As the smell of the fog machine drifts through the crowd and the curtains rise, the opening chords of Big Sky ring out from a band of high-fashion cowboy kids. Front and centre is the man himself, decked out in a ten-gallon hat and a turquoise suit with a tapestry of the Nevada desert. His trademark tasselled leather headwear conceal his true identity.
On his back, in giant letters and glistening diamantes, he bears his moniker – Orville Peck.
In his signature southern drawl, Peck treats the audience to a low and hearty “G’day,” before declaring his love for drag, “the last subversive art form”, and kicks into Queen Of The Rodeo. With his band tighter than a lug nut on a John Deere tractor, Peck dives head-first into a double-barrel of Turn To Hate and Kansas (Remembers Me Now). Then, he beckons bandmate Brea Salvede out from behind the guitar to duet on the George Jones and Tammy Wynette classic, Something To Brag About. Their vocals meld together perfectly and Pecks' phenomenal baritone cruises through the tune with ease.
For all the elusiveness, there is an undeniable authenticity to what Peck does. Akin to the likes of Father John Misty and St Vincent before him, the alter ego seems to allow Peck to fearlessly reveal his own vulnerabilities through music. From the heart-wrenching Nothing Fades Like The Light to the autobiographical Dead Of Night, Peck gives away so much of who he is behind the mask without ever getting close to taking it off. That being said, the character of Peck himself is just as rounded and real as his performer. Crafting tales of badlands and one-horse towns, the stories of Peck are rich with colour and intensity. No more than in the yet-to-be-released No Glory In The West, which traverses the world of new-wave outlaws in that inimitable twangy sound.

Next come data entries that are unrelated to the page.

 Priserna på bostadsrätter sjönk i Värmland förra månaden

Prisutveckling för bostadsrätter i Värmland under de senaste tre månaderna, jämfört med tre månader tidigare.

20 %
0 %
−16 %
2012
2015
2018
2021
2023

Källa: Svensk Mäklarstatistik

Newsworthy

At the end of the day, it seems that whoever the masked cowboy really is doesn’t matter at all. Everything he wants his audience to know is out there in all its diamond-studded, snakeskin-wrapped glory. In fact, it’s in the very first seconds of his time on stage that the answer is revealed – in a nod to Johnny Cash and cheeky reverence to his own perceived legend, three words: “I’m Orville Peck.”